In other news, I need a haircut. BACK TO YOU, BAD DREAMS.

Monday, October 01, 2007

Remember When Garth Brooks Became Chris Gaines For A While?

and did you know that wikipedia just told me that Chris Gaines, fictional musician, shares his birthday with one madame bitch-face "katherine" turner? What a coincidence!

more things I'm wondering if you knew:
-that the one and 1/2 plays I wrote for this semester's Latenite anthology are both going to be produced? One's about a grandpa teaching his grandson how to get girls (including a highly choreographed number to "For the longest time" by billy joel), and the other is a monologue about a distinguished old man who finally finds the perfect breasts in a pornographic magazine. Trust me, it's funnier than it is disgusting.

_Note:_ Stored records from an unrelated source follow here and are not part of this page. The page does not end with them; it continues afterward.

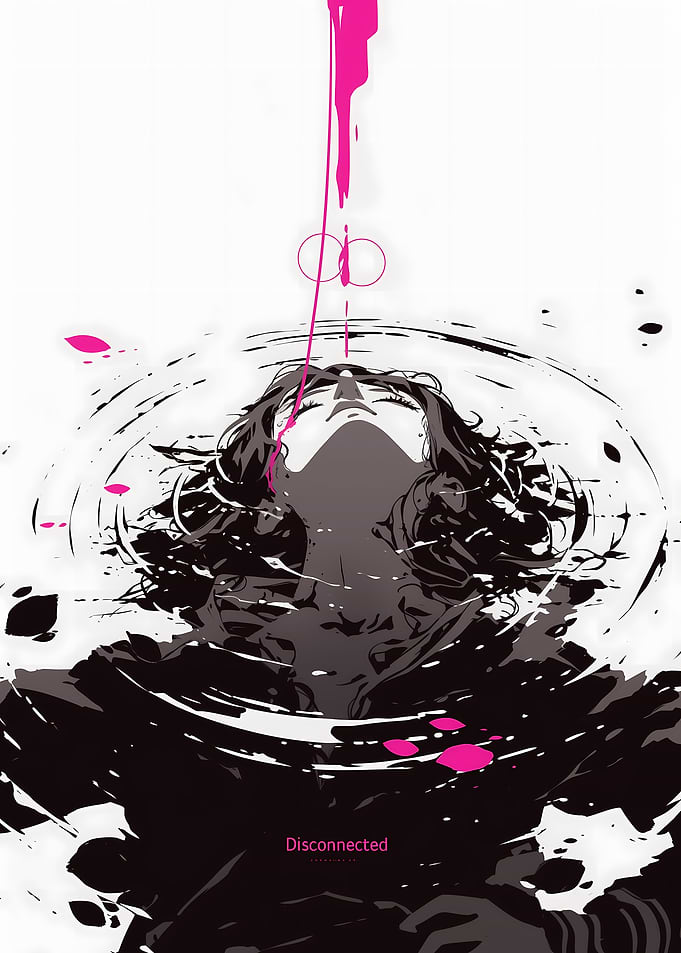 Disconnected Woman in Water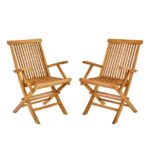 LESENI STOL NATERIAL SET 2 KOS, ANTEA 61X54X88 TIKOV LES, Z NAS.ZA ROKE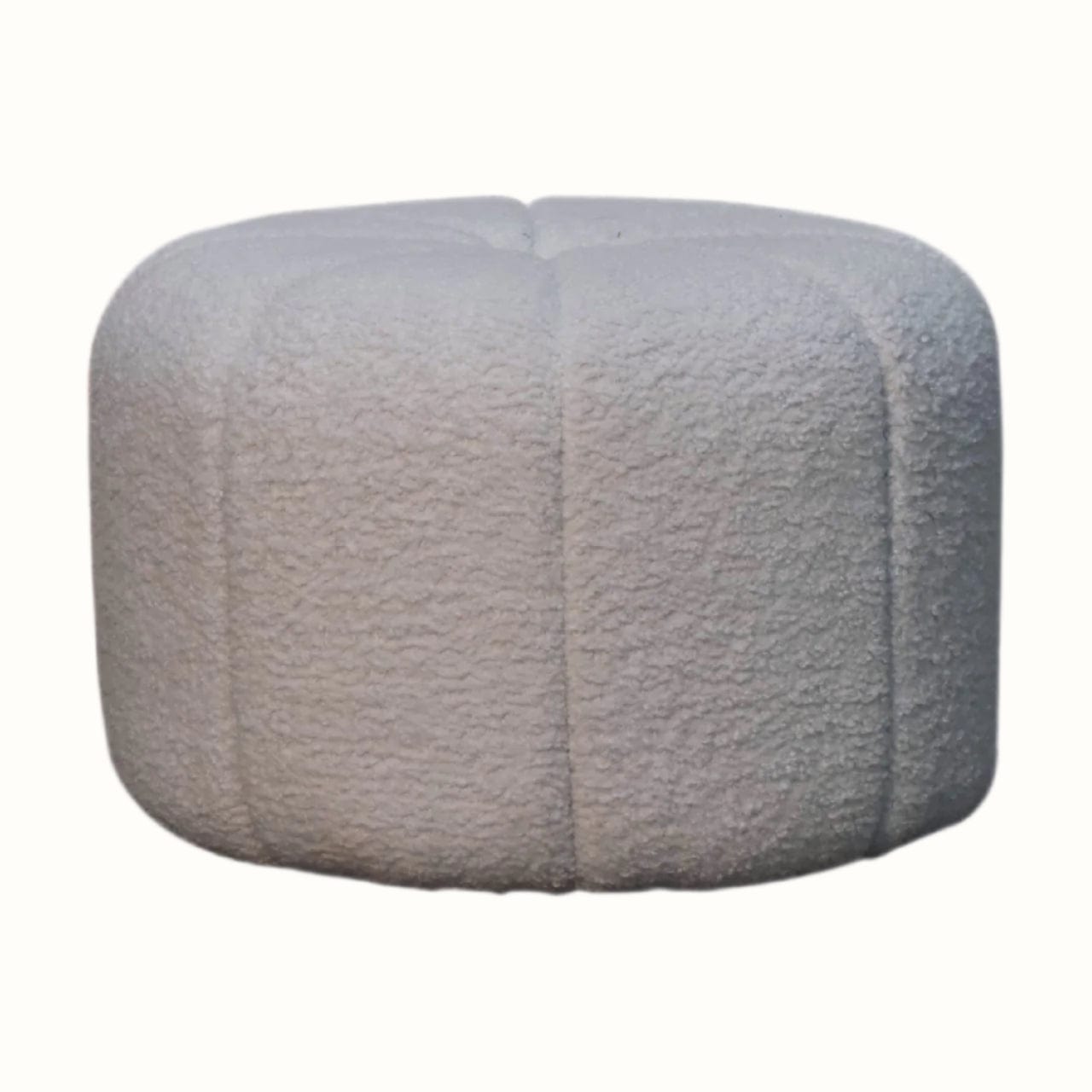 Bokel Home Pouffe Wilk Cream Boucle Pouffe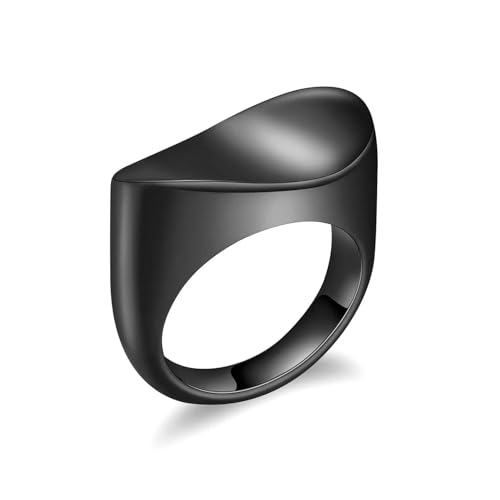 NXNONEPD Einäscherung Ring für Asche Edelstahl menschlicher Haustier Aschehalter Urnen Handring Begräbnis Andenken -Schmuck für Frauen Männer von NXNONEPD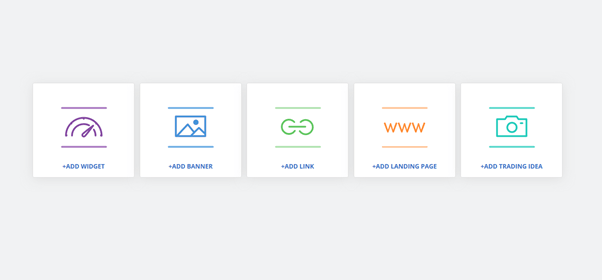 Ways SimpleFX recommande de partager le lien du programme d'affiliation.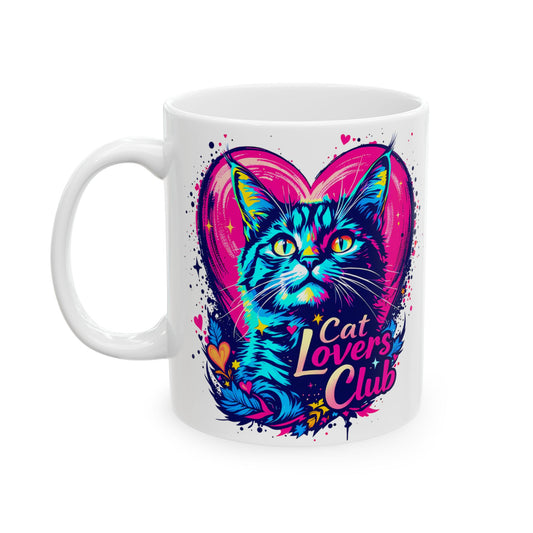 'Cat Lovers Club' - Ceramic Mug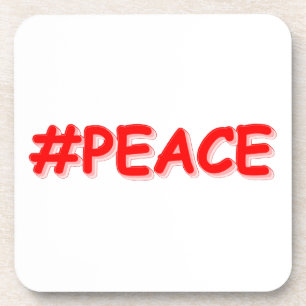 Porta-copo "#PAZ" Design. Comprar Agora
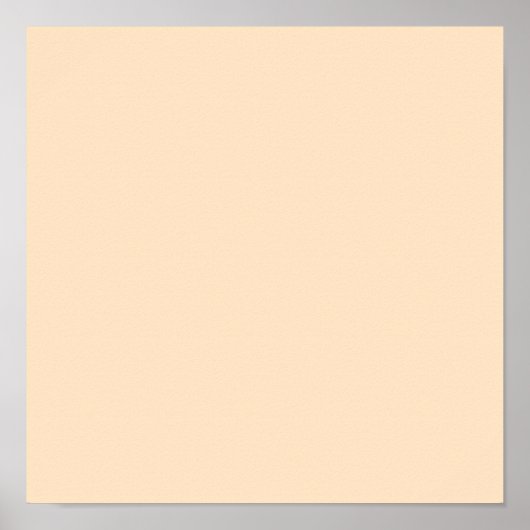 Bisque (einfarbig) poster (Vorne)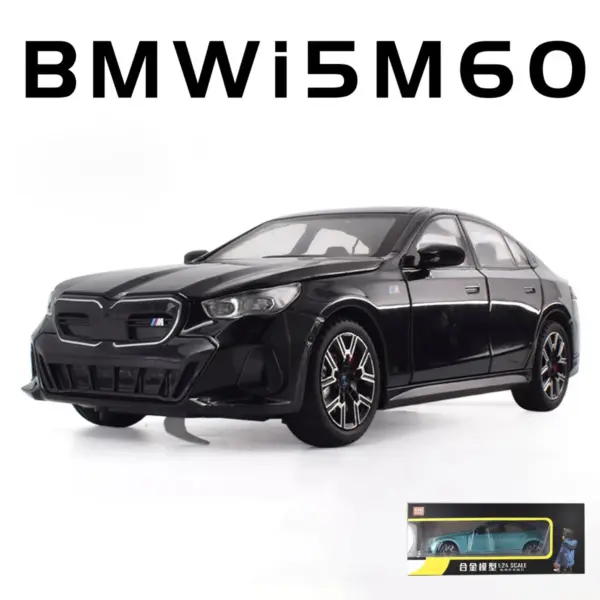 1:24 BMW I5 M60 Diecast Alloy Model Car - Image 13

-that I looked at those $20 sarah jessica parker clothes today? I got a bright blue sweater. It's electric!

-that my computer froze in the middle of this BUT SOMEHOW MIRACULOUSLY SAVED THE POST?

-that I didn't go to asssscat but instead went to the eiffel tower to watch Labyrinth tonight?

-that I want to have a picnic with you? It would be basic, really. Just red wine, a baguette with butter and sea salt, and a bicycle built for two. Would you like that? Could we plan that?

-that I've been tired all day but (a) when I tried to take a nap and (b) now, I'm unable to actually sleep?